- Instructions to follow:
Please pick out and copy every line below that contains the word "between". Case counts, so match capital and lowercase letters exactly.

- Material supplied:
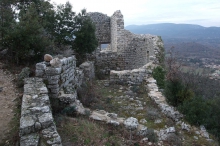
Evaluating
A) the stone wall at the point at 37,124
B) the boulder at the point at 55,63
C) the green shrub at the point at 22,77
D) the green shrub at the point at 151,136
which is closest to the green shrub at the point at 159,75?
the green shrub at the point at 151,136

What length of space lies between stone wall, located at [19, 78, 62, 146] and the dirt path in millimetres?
555

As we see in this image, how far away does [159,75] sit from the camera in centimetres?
1088

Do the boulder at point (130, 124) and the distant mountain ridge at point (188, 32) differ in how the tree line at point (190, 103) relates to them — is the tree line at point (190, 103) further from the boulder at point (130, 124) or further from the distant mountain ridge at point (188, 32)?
the distant mountain ridge at point (188, 32)

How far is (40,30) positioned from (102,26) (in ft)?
26.9

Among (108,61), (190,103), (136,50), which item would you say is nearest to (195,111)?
(190,103)

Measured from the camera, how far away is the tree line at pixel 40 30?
7.95 metres

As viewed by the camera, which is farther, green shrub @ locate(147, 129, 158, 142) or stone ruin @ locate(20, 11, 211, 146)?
green shrub @ locate(147, 129, 158, 142)

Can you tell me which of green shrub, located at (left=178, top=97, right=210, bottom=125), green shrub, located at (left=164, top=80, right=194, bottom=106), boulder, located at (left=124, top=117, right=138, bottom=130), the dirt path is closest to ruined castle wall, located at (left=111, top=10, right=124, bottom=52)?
green shrub, located at (left=164, top=80, right=194, bottom=106)

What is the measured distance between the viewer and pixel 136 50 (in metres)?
14.8

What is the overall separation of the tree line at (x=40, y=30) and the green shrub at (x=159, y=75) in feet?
12.1

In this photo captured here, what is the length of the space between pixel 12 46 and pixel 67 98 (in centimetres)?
345

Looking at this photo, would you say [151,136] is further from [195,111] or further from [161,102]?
[161,102]

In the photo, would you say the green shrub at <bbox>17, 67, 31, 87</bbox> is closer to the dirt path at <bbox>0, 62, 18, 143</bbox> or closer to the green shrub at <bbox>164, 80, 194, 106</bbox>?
the dirt path at <bbox>0, 62, 18, 143</bbox>

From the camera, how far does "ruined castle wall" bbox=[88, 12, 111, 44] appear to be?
1605cm
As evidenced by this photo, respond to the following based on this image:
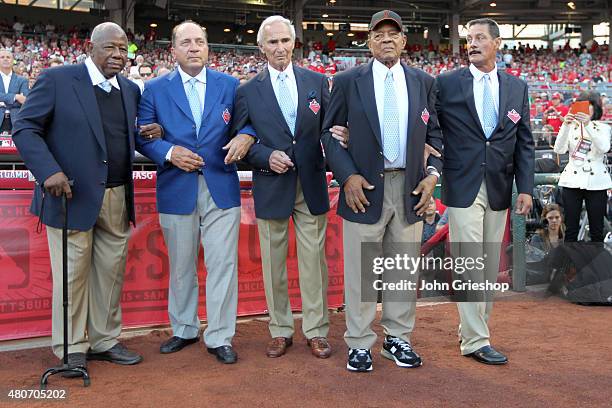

- Written reply:
What length of space lies between stone wall, located at [19, 78, 62, 146] and the dirt path in millimetres?
What is the measured distance between the viewer and pixel 136 50 (in metres)?
In this photo captured here, what is the length of the space between pixel 12 46 and pixel 67 98 (in centimetres)?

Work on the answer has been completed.